Friday, June 15, 2012

The bronze serpent: The lifted-up one

When he saw movement by the sleeping baby, he instinctively tried to crush it with his foot. But when he missed the head, the serpent twisted beneath his sandal and bit him in the heel. He screamed with pain and stomped with his other foot, grinding the creature's skull into the ground.

He looked down at his foot. Already it had swollen substantially and he could feel the burning sensation spreading up his leg. He knew he didn't have much time. He had to get outside. But when he tried to put weight on his foot, white-hot pain threw him to the ground.

He crawled. He knew what had to be done. He had seen so many die from these bites. Family. Friends. Strangers. But there was another snake. A snake that would heal. But he had to see it. He had to get outside.

He pulled. He dragged himself along the ground. His whole leg was swollen now. He was sweating with pain and exertion and fear. Keep going, he thought. To the door. Through the door. Pulling. Sliding. A little farther. There!

He rolled on to his back and craned his head. High above the camp he saw the brilliant fiery serpent shining in the desert sun. He stared it for a while, just to be certain, and then lay back and closed his eyes. His breathing slowed. He sighed. He would live.

In Numbers 21, the people complain to God and to Moses. They complain that they've been brought into the wilderness to die. They complain that there is no water. They complain that there is no bread. They complain that the manna, the miraculous daily provision from heaven, was loathsome to them. God responds by sending venomous snakes amongst the people. Many of them to die.
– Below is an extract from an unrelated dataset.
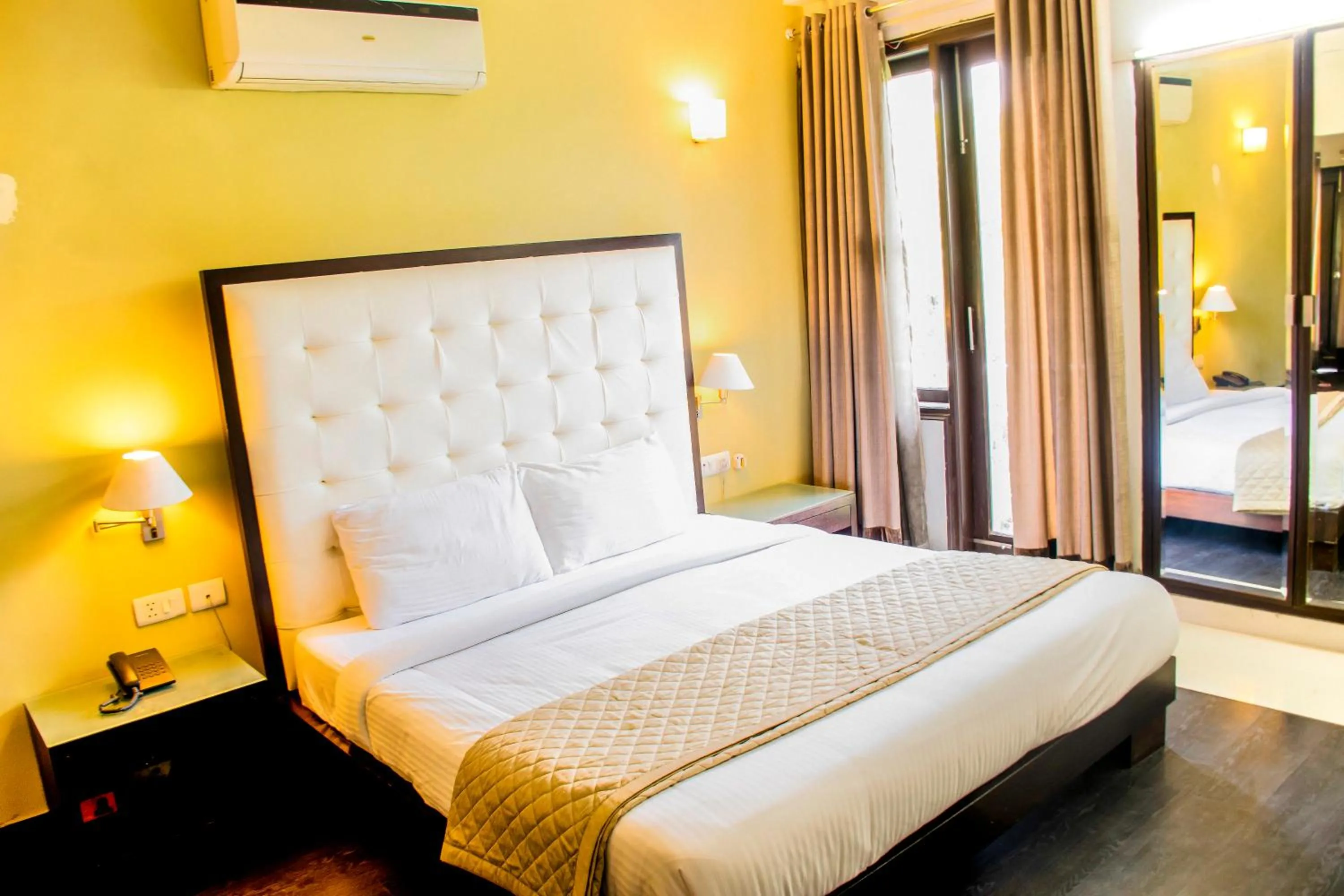 Bed in FabHotel Anutham Saket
When the people recognize their sin, they return to Moses. They confess that they should never have spoken against Jehovah or against him. They plead with him to pray to God on their behalf that God might take away the snakes. But instead of removing the snakes, God gives Moses some bizarre instructions. Moses is told to fashion a snake out of bronze, to put it on a pole in the camp, and that whoever it bitten has only to look to the snake and they will live.

It is worth repeating that God does not take away the curse or its effects. The snakes are not removed and the dying people are not instantaneously healed. The damage in not undone. Instead, God provides a way of deliverance from certain death. A deliverance that was available to every man, woman and child in the camp who was willing to receive it. And the symbol God uses to bring about that deliverance is, paradoxically, the very things that was killing them.

Jesus would tell Nicodemus many years later that “just as Moses lifted up the snake in the wilderness, so the Son of Man must be lifted up, that everyone who believes may have eternal life in him.” The world lies under a curse because of our rebellion, a curse that leads not just to physical but to spiritual death. Yet our sin and its effects are not taken away by the cross. Instead, God provides a way of deliverance, one that promises eternal life to dying sinners. And He does so using the very thing that is killing each one of us.

Paul writes, “For He made Him who knew no sin to be sin for us.” Jesus became sin and he was lifted up. For us. We have only to look and live.